Centre for Deliberative Democracy and Global Governance Seminar

Upcoming: Citizen agency in democratic innovation: insights from Citizen-Led Governance Innovations (CLGIs)

Tue 17 July 2018Speakers: Associate Professor Carolyn Hendriks & Professor Albert Dzur / 11:00am - 12:00pmVenue: The Dryzek Room, Building 22, University of Canberra

Abstract

Many aspects of contemporary politics and its institutional practices frustrate citizens. But what kinds of democratic reforms do citizens wish to see, and how do they wish to achieve and sustain them? Most scholars and practitioners of democratic innovation assume that citizens would prefer to engage in politics via more deliberative and participatory forums.
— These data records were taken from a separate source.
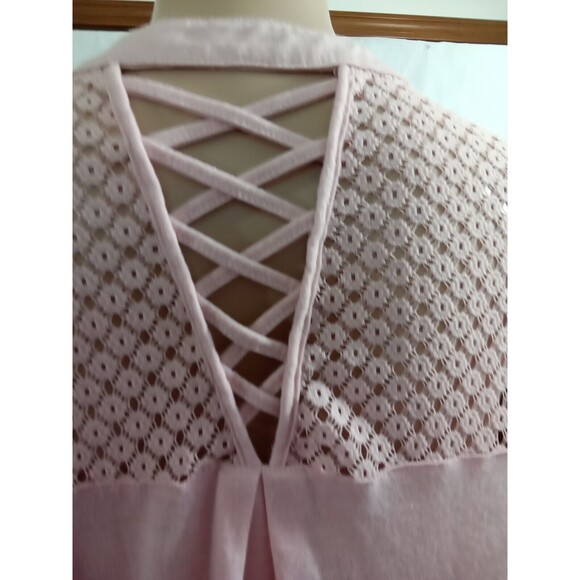 No Boundaries Women Large Pink‎ Roll Tab Sleeve Lace button pullover - Picture 10 of 15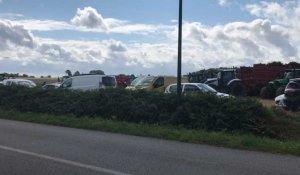 VIDÉO. Agriculteurs et élus du Morbihan mobilisés ce mercredi contre l’installation illégale de caravanes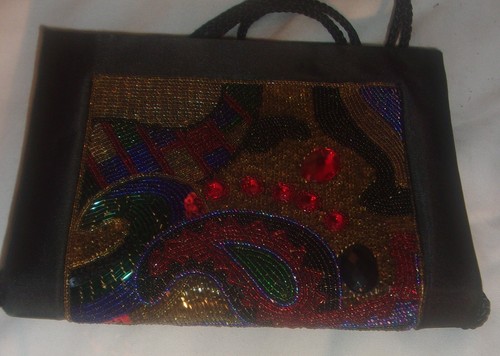 PEQUEÑO HANBAG CARLA MARCHI CON CUENTAS EN MUY BUEN ESTADO UNAS 8 X 6 PULGADAS - Imagen 2 de 4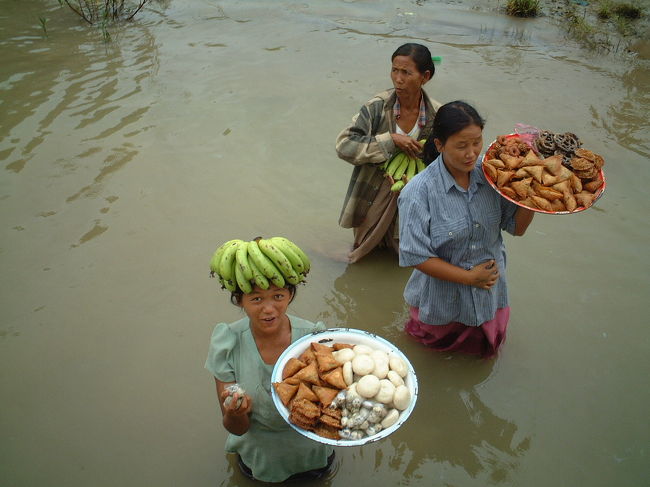 シェケンリー号（船）でバ<br />ガンへ向かった<br />途中の村で停泊。川の中をバシャバシャとたくましい売り子たち。<br />この攻撃に圧倒される。できたてのサモサ、おいしかったヨ！<br />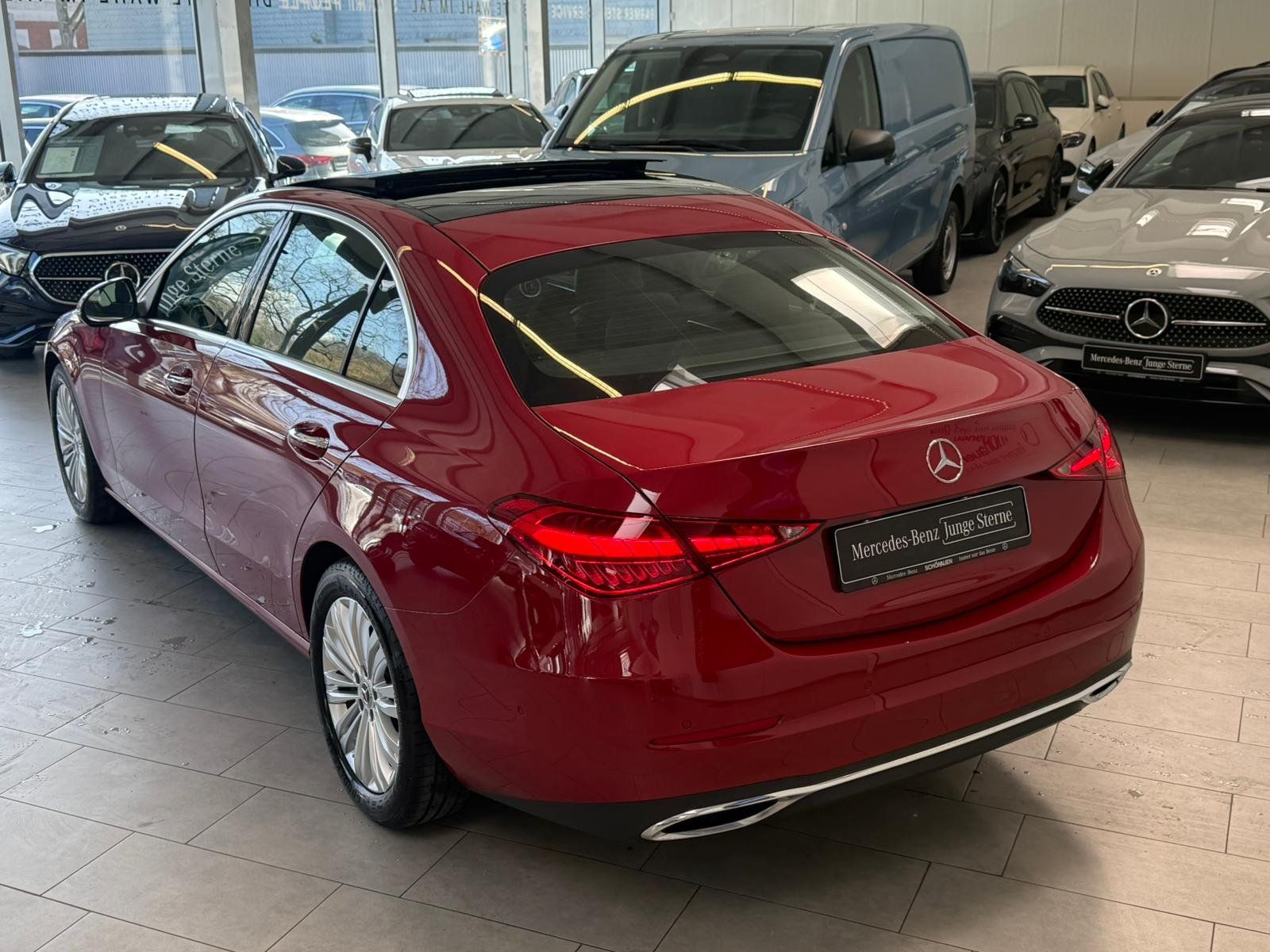 Fahrzeugabbildung Mercedes-Benz C 200 AVANTGARDE DISTR+PANO+KEYLESS+360°+TOTW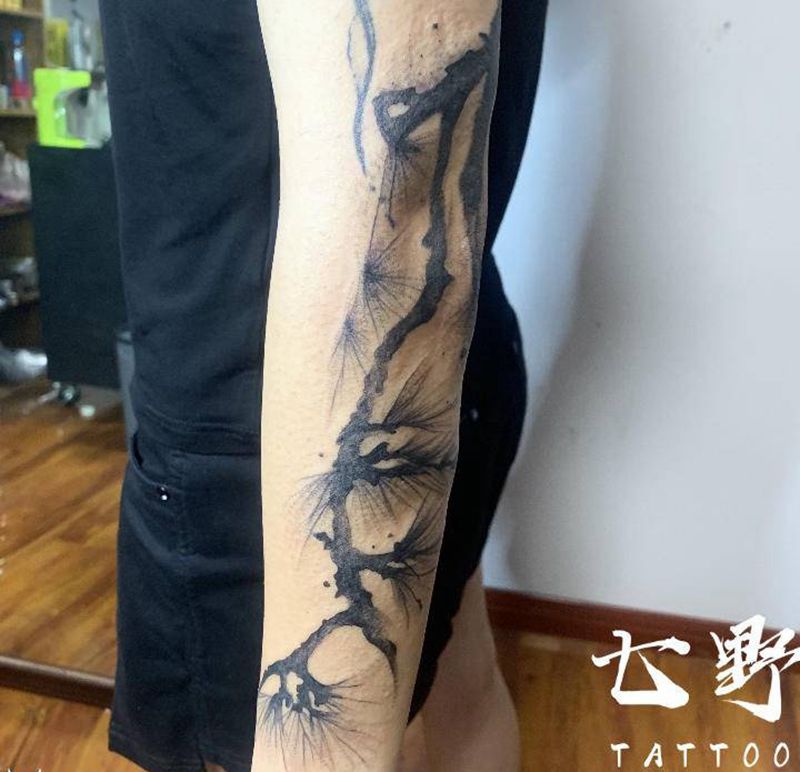 水墨风纹身图片_手臂纹身图案
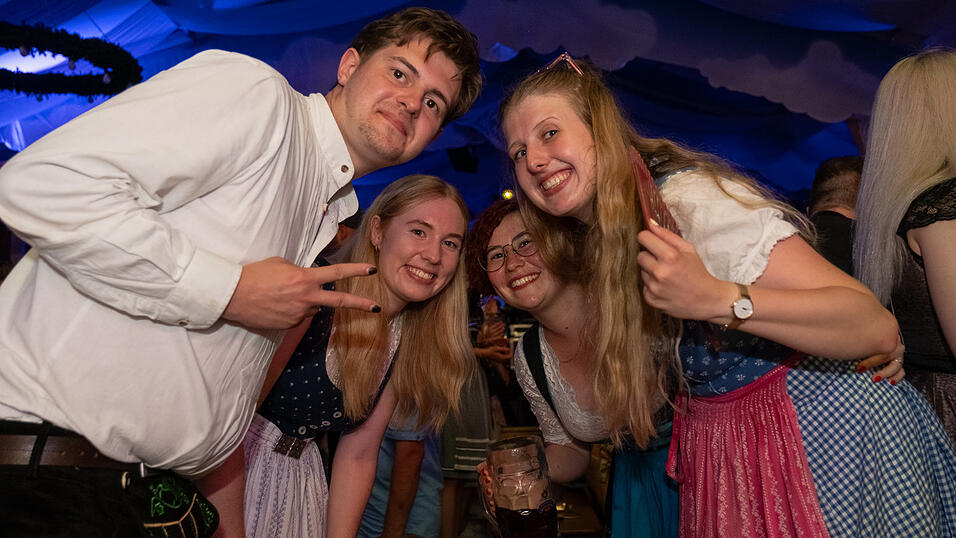 Die Partybilder vom Montag, 14. August 2023, aus dem Festzelt Reisinger. Die Partybilder vom Montag, 14. August 2023, aus dem Festzelt Reisinger.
However, as critics have argued participatory forums can be piecemeal and tokenistic, and often disempower and co-opt citizens by serving the state and corporate interests (e.g. Lee, McQuarrie, and Walker 2015). For insights into how to make democratic reform more substantive and sustained, we examine citizen-led, action-oriented, and highly pragmatic forms of democratic innovation. We are particularly interested in the collective journeys that citizens themselves embark on to resolve — not just participate in — traditional public policy problems. In this paper we empirically examine various cases of Citizen-Led Governance Innovation (CLGI) where citizens are creating democratic pathways to their own policy and reform endeavours. We show how these citizen innovators are not waiting to be invited into government, or agitating from the sidelines. Instead they are taking proactive and pragmatic steps to address policy failures or dysfunctional institutions. In so doing, citizens self-organise and adopt simple, inclusive, and replicable procedures that foster citizen buy-in and ownership. Citizen agency in CLGIs differs from what is found in other forms of democratic innovation, and related civic practices, such as activism, community organising, and volunteer work and may help address concerns about substance and sustainability. We consider the implications of our findings for debates on democratic innovation and, more broadly, deliberative democracy.

Bios

Carolyn M. Hendriks  

Carolyn is an Associate Professor at the Crawford School of Public Policy at the Australian National University. Her work examines democratic aspects of contemporary governance, particularly with respect to participation, deliberation, inclusion and representation. She has taught and published widely on democratic innovation, public deliberation, interpretive methods, network governance and environmental politics. Her current research projects are exploring the possibilities of democratic innovation within conventional and alternative modes of political participation. Carolyn is an appointed member of newDemocracy's Research Committee and sits on the editorial board of several international journals, including the European Journal of Political Research.

Albert W. Dzur  

Albert W. Dzur is a democratic theorist with an interest in citizen participation and power-sharing in education, criminal justice, and public administration. He is the author of Democracy Inside: Participatory Innovation in Unlikely Places (Oxford, in press); Rebuilding Public Institutions Together: Professionals and Citizens in a Participatory Democracy (Cornell, 2017); Punishment, Participatory Democracy, and the Jury (Oxford, 2012); Democratic Professionalism: Citizen Participation and the Reconstruction of Professional Ethics, Identity, and Practice (Penn State, 2008);and a co-editor of Democratic Theory and Mass Incarceration (Oxford, 2016). His interviews with democratic innovators appear in Boston Review, The Good Society, Restorative Justice: an International Journal, and National Civic Review. He is a professor in the political science and philosophy departments at Bowling Green State University.